En réalité, nos dirigeants, jeunes ou moins jeunes, américanisés – quelquefois à leur insu – sont incapables de sortir du débat ethno-culturel imposé depuis un demi-siècle par la domination anglo-germanique de l’Occident. Ce qui réunit BHL, Emmanuel Macron, Bruno Retailleau et Jordan Bardella, c’est l’acceptation d’une prétendue supériorité occidentale, d’un suprémacisme ethno-culturel qui a fait accepter toutes les guerres américaines depuis la première invasion de l’Irak en 1991.

Dans le cadre d’un effacement des catégories traditionnelles du débat politique français, ce qui compte est moins l’épouvantail à gogos du Front/Rassemblement National que le fait que le débat franco-français ait été structuré depuis plus de quarante ans par la substitution de la question ethno-culturelle (racisme/antiracisme) aux questions civiques et sociales. Et c’est largement ce qui explique la quasi-unanimité, aujourd’hui, à accepter l’apartheid imposé aux Palestiniens, menacés de nettoyage ethnique et cibles d’un génocide.

Evidemment, on comprend bien l’intérêt qu’a eu la classe dirigeante des mondialistes à imposer le débat ethno-culturel pour garantir la division des catégories populaires, artificiellement divisées entre « Français de souche » et « immigrés », tandis qu’on interdisait, de fait, le débat sur les grandes questions socio-économiques.

Jordan Bardella et Marion Maréchal sont critiquables non parce qu’ils seraient coupables de l’antijudaïsme de Jean-Marie Le Pen mais parce qu’ils vont faire allégeance publiquement au suprémacisme occidental américano-centrés, dont les éléments les plus extrémistes en Israël ont profité, depuis les années 2000, pour imposer sionisme révisionniste et eschatologie du Troisième Temple. Bardella et Marion Maréchal sont d’autant moins pardonnables que ce suprémacisme américanocentré est actuellement en reflux – ce qui explique l’élection de Donald Trump, appuyée par ces deux tendances contradictoires que sont le populisme et l’évangélisme sioniste.

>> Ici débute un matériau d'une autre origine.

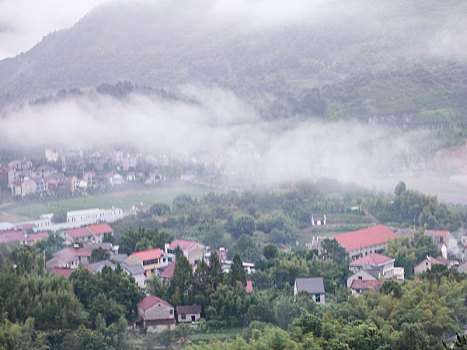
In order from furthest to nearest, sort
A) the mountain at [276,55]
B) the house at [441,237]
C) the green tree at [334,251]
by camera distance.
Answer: the mountain at [276,55] → the house at [441,237] → the green tree at [334,251]

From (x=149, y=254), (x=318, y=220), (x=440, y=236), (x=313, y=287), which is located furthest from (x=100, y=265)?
(x=440, y=236)

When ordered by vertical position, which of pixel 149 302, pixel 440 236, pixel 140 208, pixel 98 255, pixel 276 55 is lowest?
pixel 149 302

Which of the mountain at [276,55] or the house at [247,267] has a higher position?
the mountain at [276,55]

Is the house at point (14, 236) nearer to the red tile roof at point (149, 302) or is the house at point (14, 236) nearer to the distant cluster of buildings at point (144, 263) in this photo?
the distant cluster of buildings at point (144, 263)

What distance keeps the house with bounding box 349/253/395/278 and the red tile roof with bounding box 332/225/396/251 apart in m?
1.29

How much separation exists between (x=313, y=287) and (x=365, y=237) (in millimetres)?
4946

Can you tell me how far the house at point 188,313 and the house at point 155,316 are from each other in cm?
18

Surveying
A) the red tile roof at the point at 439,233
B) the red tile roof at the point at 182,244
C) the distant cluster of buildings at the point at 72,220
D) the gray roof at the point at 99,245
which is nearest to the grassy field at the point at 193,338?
the red tile roof at the point at 182,244

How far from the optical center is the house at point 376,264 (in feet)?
53.3

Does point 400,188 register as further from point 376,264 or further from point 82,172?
point 82,172

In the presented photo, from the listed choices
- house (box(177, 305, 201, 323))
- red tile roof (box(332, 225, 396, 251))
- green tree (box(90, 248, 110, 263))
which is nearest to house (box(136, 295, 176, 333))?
house (box(177, 305, 201, 323))

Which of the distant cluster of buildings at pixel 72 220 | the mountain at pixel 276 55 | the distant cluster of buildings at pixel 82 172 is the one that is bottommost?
the distant cluster of buildings at pixel 72 220

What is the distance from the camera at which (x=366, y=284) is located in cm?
1478

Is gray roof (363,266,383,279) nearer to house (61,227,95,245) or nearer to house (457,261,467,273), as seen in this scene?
house (457,261,467,273)
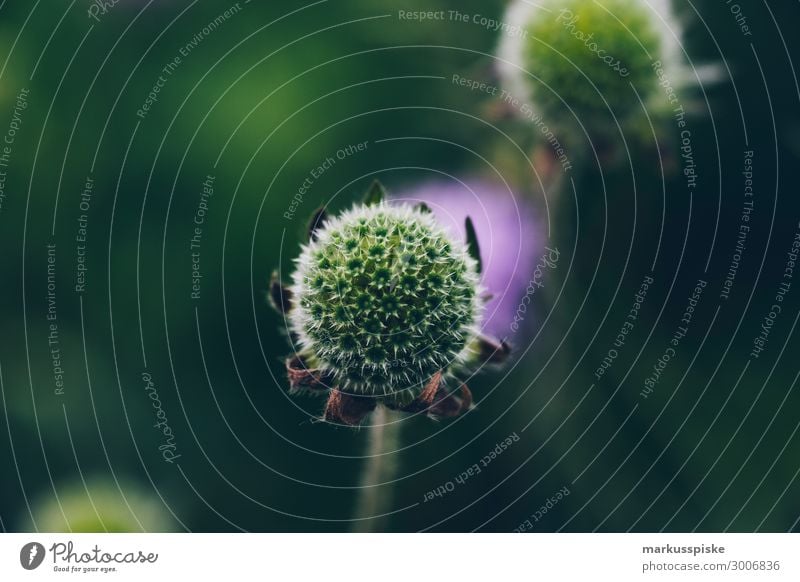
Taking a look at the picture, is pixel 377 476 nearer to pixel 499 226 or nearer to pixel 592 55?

Au fond, Jordan Bardella et Marion Maréchal sont bien les héritiers de l’extrême-droite française, mais non pour les raisons invoquées: ils aiment les causes perdues! Ils vont faire allégeance au suprémacisme occidental au moment où il va devoir céder la place à un nouveau monde, polycentrique et fondé sur l’égalité des peuples.